Faktor eksternal juga berperanan penting untuk penyelarasan program selama lima tahun pembangunan yang berhubungan dengan pembangunan lingkungan berkelanjutan bagian dari dinamika geopolitik dalam suatu hubungan Negara, hal ini penting dan memiliki efek dimensi yang sangat luas karena berkaitan dengan kemajuan daerah yaitu peningkatan efek kesejahteraan dengan adanya kepercayaan dari pihak luar yang memperhitungkan kemampuan lingkungan dalam rangka pembangunan sumber-sumber daya manusia dan penataan pembangunan ruang infrastruktur daerah, serta sebagai gambaran kekuatan diri untuk menggerakkan jalannya pemerintahan.
PEMIMPIN HUNAFA  
Dengan terpilihnya seorang pemimpin di daerah dalam demokasi pilkada, rakyat mengharapkan kepemimpinan yang jujur dalam menjalankan kekuasaan pemerintahan daerah dengan menjalankan amanah rakyat.

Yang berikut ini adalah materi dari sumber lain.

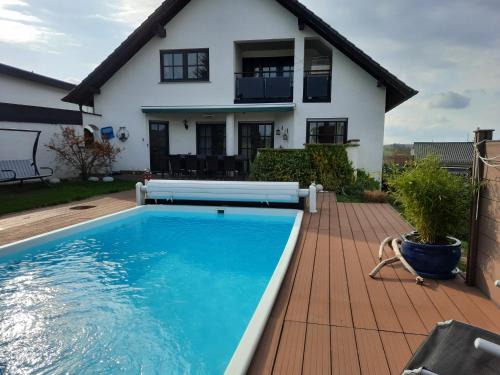 Kirkel Apartment | Tolle 3 Zimmer Wohnung in Waldrandlage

Diperlukan pemimpin daerah yang bersikap Hunafa, yaitu orang-orang yang lurus sebagaimana manusia biasa, tidak perlu sempurna, kadang pernah membuat kesalahan, yang mampu memahami kemaslahatan bangsanya dan menyadari arti amanah kekuasaan.
Bahwa amanah kekuasaan adalah milik Allah (QS.3 : 26) dan guna mengatur bumi ini, kekuasaan di bumi ini adalah kekuasaan yang bertanggung jawab kepada Allah secara keagamaan.
Pemimpin yang terpilih langsung dalam pemilihan kepala daerah diharapkan benar-benar menjalankan tanggung jawab kekuasaan dan tidak bersifat ghuur (membanggakan diri sendiri), apalagi setelah dipilih langsung oleh rakyat. Tetapi tetap bijak mendengarkan suara rakyat, mematuhi peraturan perundang-undangan dan senantiasa hadir dan menjiwai dalam kehidupan serta berpengalaman untuk memahami masalah, berani serta tegas dengan iman yang kuat untuk menyampaikan suatu kebenaran yaitu memberi keadilan dalam melakukan pemerataan pembangunan.
Maka bekerjalah dengan rahmat Allah untuk merealisasikan visi dan misi serta program pembangunan agar dapat terlaksana dengan baik dan seimbang.

M. Anwar Siregar

Pemerhati Masalah Lingkungan dan Geosfer.